The input should contain a single line with an integer N, 1≤N≤1000000000 and I want my output in one line with one integer, the number I want to get by reversing the binary representation of N.
Something like that
// 13 = 1101b
int value = 13;
// 11 = 1011b
int result = Convert.ToInt32(new String(
Convert.ToString(value, 2)
.Reverse()
.ToArray()), 2);
Explanation:
Convert.ToString(value, 2) returns value in binary representation ("1101")
Reverse().ToArray() - reverse the string ('1','0','1','1') as sequence of characters and converts to array char[].
new String(...) constructs string "1011" from array of char
finally, Convert.ToInt32(..., 2) convert binary representation back to int
You can use Convert.ToString and Convert.ToInt32 methods, where 2 means binary:
int numb = int.Parse(Console.ReadLine());
var reversedString = Convert.ToString(numb, 2).ReverseString();
var result = Convert.ToInt32(reversedString, 2);
...
public static string ReverseString(this string s)
{
char[] arr = s.ToCharArray();
Array.Reverse(arr);
return new string(arr);
}
A fun excercise would be doing this without using the string conversion.
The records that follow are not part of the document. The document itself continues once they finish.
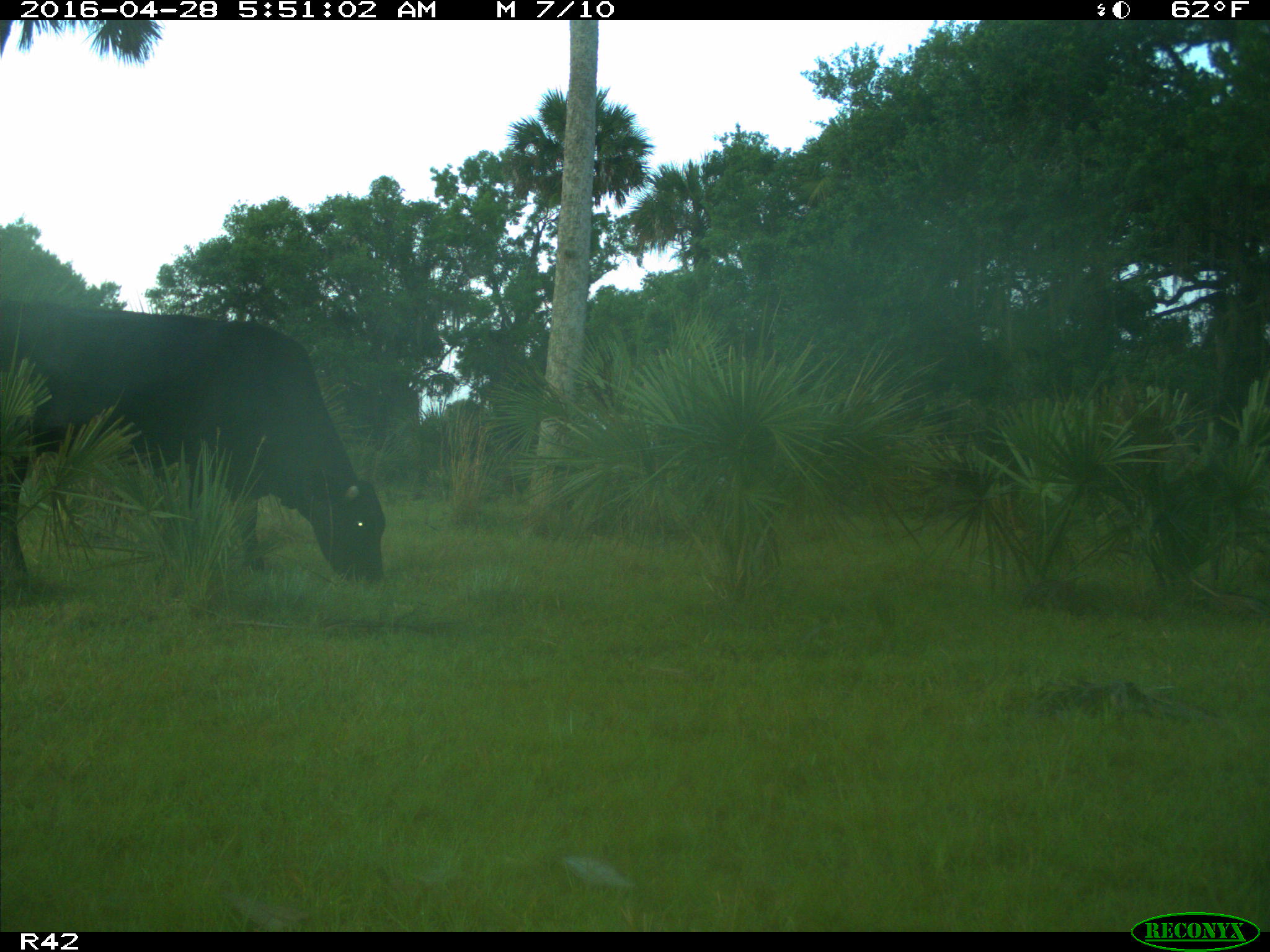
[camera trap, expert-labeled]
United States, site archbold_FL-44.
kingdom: Animalia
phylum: Chordata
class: Mammalia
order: Artiodactyla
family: Bovidae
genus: Bos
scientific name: Bos taurus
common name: domestic cow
I have very little experience with bit twiddling so there is probably a faster and better way of doing this, but this seems to work:
public static IEnumerable<bool> ToBinary(this int n)
{
for (int i = 0; i < 32; i++)
{
yield return (n & (1 << i)) != 0;
}
}
public static int ToInt(this IEnumerable<bool> b)
{
var n = 0;
var counter = 0;
foreach (var i in b.Trim().Take(32))
{
n = n | (i ? 1 : 0) << counter;
counter++
}
return n;
}
private static IEnumerable<bool> Trim(this IEnumerable<bool> list)
{
bool trim = true;
foreach (var i in list)
{
if (i)
{
trim = false;
}
if (!trim)
{
yield return i;
}
}
}
And now you'd call it like this:
var reversed = n.ToBinary().Reverse().ToInt();